# Oil temp goes up after oil change...



## windycitygli (Sep 10, 2002)

I changed my oil and filter yesterday using a Mann filter and Mobil 1 0w40. I drove the car today and I noticed that the temp is up 25 degrees. It used to be at about the 200 mark, now it is at the 225 mark. Anybody else ever encounter this?


----------



## BoostedDubVR6T420 (Dec 4, 2009)

Yea, do you normally use 0w40 because lower weight equals higher temps.


----------



## windycitygli (Sep 10, 2002)

This is the first oil change since I own the car. I've only had it a few weeks. It is also the first turbocharged car I have ever owned.


----------



## gehr (Jan 28, 2004)

*Re: (BoostedDubVR6T420)*


_Quote, originally posted by *BoostedDubVR6T420* »_Yea, do you normally use 0w40 because lower weight equals higher temps. 

But 40 is a pretty high weight and 0 has nothing to do with high temp. viscosity only low temp. viscosity of the oil!

OP if it's "normally" 200 but this is the first oil change you've done with the car there are many factors for oil temp. and cooling; ambient temp., humidity, driving environment, like stop and go traffic or aggressive canyon driving etc.......I wouldn't worry about it just yet! 
My will be between 170 on colder days to 265 on the track!


----------



## windycitygli (Sep 10, 2002)

God to know! Thanks for the heads up guys.


----------



## Little Golf Mklll (Nov 27, 2007)

*Re: (gehr)*

But isn't the 40 only referring to the film strength?


----------



## ricardo (Feb 19, 1999)

*Re: (Little Golf Mklll)*

40 is how thick the oil gets when hot... so 40 is heavier hence the engines holds more heat....car gets hotter but the oil still protects better than 30......some experts should help on this..


----------



## Little Golf Mklll (Nov 27, 2007)

*Re: (ricardo)*


_Quote, originally posted by *ricardo* »_40 is how thick the oil gets when hot... 

So for example a 20W-50 oil is a 20W oil that won't thin past a 50W at 100* celsius.

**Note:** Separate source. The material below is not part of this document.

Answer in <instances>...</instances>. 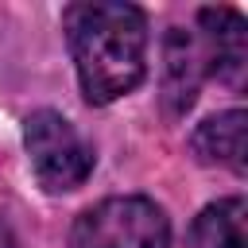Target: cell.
<instances>
[{"label":"cell","mask_w":248,"mask_h":248,"mask_svg":"<svg viewBox=\"0 0 248 248\" xmlns=\"http://www.w3.org/2000/svg\"><path fill=\"white\" fill-rule=\"evenodd\" d=\"M74 70L89 105H112L147 74V16L120 0H81L62 12Z\"/></svg>","instance_id":"6da1fadb"},{"label":"cell","mask_w":248,"mask_h":248,"mask_svg":"<svg viewBox=\"0 0 248 248\" xmlns=\"http://www.w3.org/2000/svg\"><path fill=\"white\" fill-rule=\"evenodd\" d=\"M70 248H170V221L151 198H105L74 221Z\"/></svg>","instance_id":"7a4b0ae2"},{"label":"cell","mask_w":248,"mask_h":248,"mask_svg":"<svg viewBox=\"0 0 248 248\" xmlns=\"http://www.w3.org/2000/svg\"><path fill=\"white\" fill-rule=\"evenodd\" d=\"M23 147L46 194H70L93 174V143L54 108H39L23 120Z\"/></svg>","instance_id":"3957f363"},{"label":"cell","mask_w":248,"mask_h":248,"mask_svg":"<svg viewBox=\"0 0 248 248\" xmlns=\"http://www.w3.org/2000/svg\"><path fill=\"white\" fill-rule=\"evenodd\" d=\"M205 78H213V74H209V54H205L202 35L186 31V27H170L167 43H163V101H167V112L182 116L198 101V89H202Z\"/></svg>","instance_id":"277c9868"},{"label":"cell","mask_w":248,"mask_h":248,"mask_svg":"<svg viewBox=\"0 0 248 248\" xmlns=\"http://www.w3.org/2000/svg\"><path fill=\"white\" fill-rule=\"evenodd\" d=\"M198 23H202V43H205V54H209V74L225 85H240L244 78V66H248V27H244V16L236 8H202L198 12Z\"/></svg>","instance_id":"5b68a950"},{"label":"cell","mask_w":248,"mask_h":248,"mask_svg":"<svg viewBox=\"0 0 248 248\" xmlns=\"http://www.w3.org/2000/svg\"><path fill=\"white\" fill-rule=\"evenodd\" d=\"M244 132H248V116L244 108H225L209 120H202L190 136V147L202 163H217L229 167L232 174H244Z\"/></svg>","instance_id":"8992f818"},{"label":"cell","mask_w":248,"mask_h":248,"mask_svg":"<svg viewBox=\"0 0 248 248\" xmlns=\"http://www.w3.org/2000/svg\"><path fill=\"white\" fill-rule=\"evenodd\" d=\"M190 248H248V202L240 194L209 202L190 225Z\"/></svg>","instance_id":"52a82bcc"},{"label":"cell","mask_w":248,"mask_h":248,"mask_svg":"<svg viewBox=\"0 0 248 248\" xmlns=\"http://www.w3.org/2000/svg\"><path fill=\"white\" fill-rule=\"evenodd\" d=\"M0 248H16V240H12V229L0 221Z\"/></svg>","instance_id":"ba28073f"}]
</instances>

I'm just having a hard time believing the oil is getting thicker as it gets hotter


----------



## gehr (Jan 28, 2004)

*Re: (Little Golf Mklll)*

http://physics.info/viscosity/
http://lube4life.com/viscosit.htm
20W50 is the cold to hot temp range not "getting thicker" as it gets hotter.


_Modified by gehr at 4:47 AM 3-26-2010_


----------



## Little Golf Mklll (Nov 27, 2007)

*Re: (gehr)*


_Quote, originally posted by *gehr* »_
20W50 is the cold to hot temp range not "getting thicker" as it gets hotter.


Yeah, exactly what i thought http://****************.com/smile/emthup.gif


----------



## ricardo (Feb 19, 1999)

*Re: (Little Golf Mklll)*

"The viscosity of a liquid can be thought of as its "thickness" or a quantity of resistance to flow. The viscosity must be high enough to maintain a satisfactory lubricating film, but low enough that the oil can flow around the engine parts satisfactorily to keep them well coated under all conditions. The viscosity index is a measure of how much the oil's viscosity changes as temperature changes. A higher viscosity index indicates the viscosity changes less with temperature than a lower viscosity index."
forgot the quote thingies


----------